Die vom Zusatz zur Kommunalen Grundsteuer (AIMI) betroffenen Steuerzahler haben bis zum 30. September Zeit, diese Steuer zu zahlen. Diese Frist ist im von der Steuer- und Zollbehörde veröffentlichten Steuerkalender festgelegt, wobei die Steuerveranlagung im Juni auf Basis der steuerlichen Vermögenswerte der Immobilien und der Situation zum 1. Januar des jeweiligen Jahres erfolgt.
Der AIMI wird auf die Summe des steuerlichen Vermögenswerts der Wohngebäude und der Baugrundstücke in Portugal erhoben. Ausgenommen sind als gewerblich, industriell oder für Dienstleistungen eingestufte Immobilien sowie solche, die vom Mietförderungsprogramm erfasst werden.
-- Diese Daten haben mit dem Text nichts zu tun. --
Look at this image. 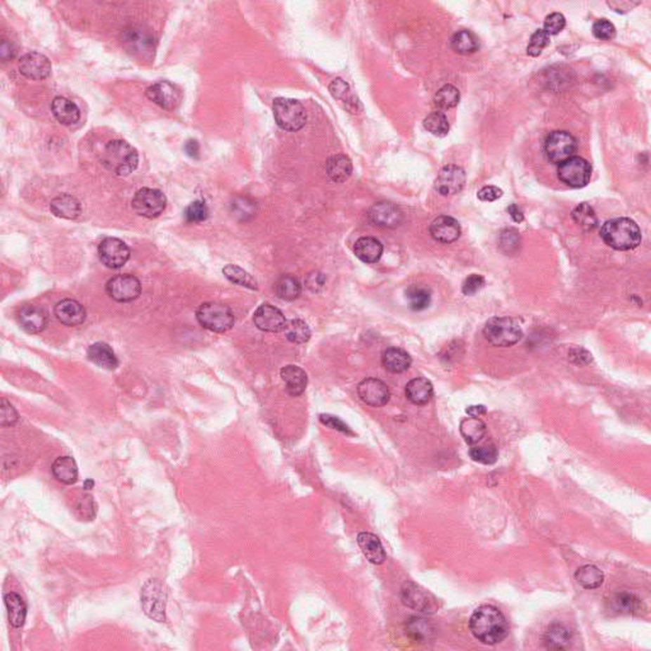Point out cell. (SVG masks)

Steuerpflichtige können natürliche oder juristische Personen sein, die Eigentümer, Nießbraucher oder Oberflächennutzer dieser Immobilien sind.
Im Falle natürlicher Personen wird ein Abzug von 600.000 Euro angewendet, wobei die Besteuerung erst beginnt, wenn das relevante Vermögen diesen Betrag übersteigt. Verheiratete oder eheähnliche Lebensgemeinschaften können die gemeinsame Besteuerung wählen, wodurch sich der Abzug auf 1,2 Millionen Euro verdoppelt. Die Steuersätze für natürliche Personen beginnen bei 0,7%, steigen auf 1% für den Betrag zwischen einer und zwei Millionen Euro und auf 1,5% für Werte über zwei Millionen Euro.
Die Zahlung muss in einem Betrag während des Monats September über das Finanzportal erfolgen, wobei die Nichtzahlung innerhalb der Frist die Erhebung von Verzugszinsen zur Folge hat.